CAPRICCIO 51 186 [65.26 + 75.55]


George Bernard Shaw got there some time before me in summing up exactly my own feelings about Boito as a composer, and about Mefistofele in particular: it’s an example what can be achieved “in the operatic field by an excellent man of letters without actual musical talent but with ten times more taste and education than a musician of just ordinary extraordinariness”. Alright – perhaps ignore the last bit as a typical bit of GBS overstatement, but you get the picture. Boito’s chief weaknesses as an opera composer are some loose handling of the plot and an inability to develop his musical material, which alas shows itself in both the voices and orchestra. Verdi himself commented that he missed “spontaneity and melody” in the work – two factors that were never found lacking in his own works.

All this notwithstanding, there is a place for Mefistofele and perhaps enough reason to hear it occasionally. But does this recording adequately stand up to the task? I don’t think so – and there are several reasons for this.

From the opening Largo there is a sense of a rather cavernous acoustic plaguing proceedings – distant trumpets and adequately caught strings fight against raging thunder effects that seem places not a foot away from the left channel microphone. Consequently, you are left juggling the volume between what makes listening sufficiently audible and comfortable. Things are exacerbated with the entry of the chorus. This surely must be a live or ‘as live’ performance – although there is no applause or audience interruption to give the fact away: the choral ending to the prologue sounds so rough, pushed and ill-focused that I can’t imagine any producer anywhere sanctioning it for commercial release.

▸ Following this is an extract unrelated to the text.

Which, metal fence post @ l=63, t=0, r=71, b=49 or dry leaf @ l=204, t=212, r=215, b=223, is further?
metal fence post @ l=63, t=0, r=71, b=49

The soloists also immediately announce that this is far from an Italian cast at work. I’ve heard worse Italian pronunciation – but more often than not the singers suffer from one minute being close to and then away from the microphones – so the text lapses towards indistinctness. Of course the opera is a relative rarity in that it is built around a star bass (or bass-baritone) in the title role. Nicola Ghiuselev undoubtedly fulfilled the star bass criterion, having both the presence and the vocal ability to bring the role easily within his grasp – but even this is not enough were he to be placed beside a true Italian bass such as Ezio Pinza. Comparing the two in the Act I aria “Son lo spirito che nega”, Pinza brings a suavity to the role that makes Mefistofele more terrifying and Faust’s agreement to the pact not only more inevitable but more dramatically believable too.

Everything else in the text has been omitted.